- [REQUIRED WORK]:
- 1) According to the toolkit description, which function checks for missing values?
- 2) Format as a numbered list the lines of the listing, starting with the line that contains "Given this image, the" and continuing through the final line of the listing, omitting blank lines.

- [EXCERPT PROVIDED]:
This toolkit is built on top of popular libraries like Pandas, Polars, Scikit-learn, Optuna, and Matplotlib, providing a higher-level API for common tasks in Exploratory Data Analysis (EDA), feature preprocessing, model evaluation, and synthetic data generation. It is designed for data scientists, analysts, and researchers who want to write cleaner, more efficient, and more reproducible code.


# Key Features

-   **Advanced Data Analysis:** Get quick and detailed statistics for numerical and categorical columns.
-   **Powerful Visualizations:** Generate insightful correlation matrices and confusion matrices with a single function call.
-   **Comprehensive Model Evaluation:** Calculate a wide range of classification metrics and visualize performance curves effortlessly.
-   **Synthetic Data Generation:** Create datasets with specific statistical properties (mean, median, std, skew, kurtosis) for robust testing and simulation. Create complex numerical distributions matching specific statistical moments (`generate_distribution`, `generate_distribution_from_metrics`).
-   **Efficient Preprocessing:** Encode categorical variables, handle outliers, and create features from missing values.
-   **Utility Functions:** A collection of helpers for stationarity testing, data validation, and file I/O operations.
-   **Data Exploration:** Quickly get statistics for numerical and categorical features (`describe_numeric`, `describe_categorical`), check for missing values (`check_NINF`), and visualize correlations (`corr_matrix`).

- [RECORDS FOR THIS TASK]:
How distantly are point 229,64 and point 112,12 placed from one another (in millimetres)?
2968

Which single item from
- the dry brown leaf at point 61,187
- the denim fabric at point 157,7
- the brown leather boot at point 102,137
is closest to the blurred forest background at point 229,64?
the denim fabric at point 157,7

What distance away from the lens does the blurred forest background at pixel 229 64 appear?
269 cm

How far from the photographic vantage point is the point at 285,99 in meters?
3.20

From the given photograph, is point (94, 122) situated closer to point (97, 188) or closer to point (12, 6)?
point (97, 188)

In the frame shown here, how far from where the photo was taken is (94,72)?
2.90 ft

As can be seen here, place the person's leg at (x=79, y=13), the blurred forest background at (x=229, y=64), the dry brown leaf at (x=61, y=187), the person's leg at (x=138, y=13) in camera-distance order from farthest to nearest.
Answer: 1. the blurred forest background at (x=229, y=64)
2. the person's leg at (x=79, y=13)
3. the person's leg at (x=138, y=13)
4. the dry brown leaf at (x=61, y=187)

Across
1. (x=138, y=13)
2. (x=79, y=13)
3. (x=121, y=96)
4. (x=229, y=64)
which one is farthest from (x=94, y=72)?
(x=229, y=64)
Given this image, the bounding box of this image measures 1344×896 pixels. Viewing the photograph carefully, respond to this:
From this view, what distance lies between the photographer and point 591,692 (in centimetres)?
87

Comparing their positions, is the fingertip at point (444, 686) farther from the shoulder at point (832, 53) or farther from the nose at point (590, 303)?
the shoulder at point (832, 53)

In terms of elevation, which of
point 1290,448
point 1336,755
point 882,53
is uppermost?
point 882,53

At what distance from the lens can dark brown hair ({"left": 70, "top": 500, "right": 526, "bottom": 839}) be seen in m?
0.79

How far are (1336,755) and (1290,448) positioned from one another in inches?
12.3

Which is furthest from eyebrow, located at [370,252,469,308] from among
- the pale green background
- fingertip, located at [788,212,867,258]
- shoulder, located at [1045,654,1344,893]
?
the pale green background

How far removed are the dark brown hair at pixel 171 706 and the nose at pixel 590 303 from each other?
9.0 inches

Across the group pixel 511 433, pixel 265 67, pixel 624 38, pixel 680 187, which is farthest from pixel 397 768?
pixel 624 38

- [EXPECTED RESPONSES]:
- 1) `check_NINF`

- 2)
1. Given this image, the bounding box of this image measures 1344×896 pixels. Viewing the photograph carefully, respond to this:
2. From this view, what distance lies between the photographer and point 591,692 (in centimetres)?
3. 87
4. Comparing their positions, is the fingertip at point (444, 686) farther from the shoulder at point (832, 53) or farther from the nose at point (590, 303)?
5. the shoulder at point (832, 53)
6. In terms of elevation, which of
7. point 1290,448
8. point 1336,755
9. point 882,53
10. is uppermost?
11. point 882,53
12. At what distance from the lens can dark brown hair ({"left": 70, "top": 500, "right": 526, "bottom": 839}) be seen in m?
13. 0.79
14. How far are (1336,755) and (1290,448) positioned from one another in inches?
15. 12.3
16. Which is furthest from eyebrow, located at [370,252,469,308] from among
17. - the pale green background
18. - fingertip, located at [788,212,867,258]
19. - shoulder, located at [1045,654,1344,893]
20. ?
21. the pale green background
22. How far removed are the dark brown hair at pixel 171 706 and the nose at pixel 590 303 from each other?
23. 9.0 inches
24. Across the group pixel 511 433, pixel 265 67, pixel 624 38, pixel 680 187, which is farthest from pixel 397 768?
25. pixel 624 38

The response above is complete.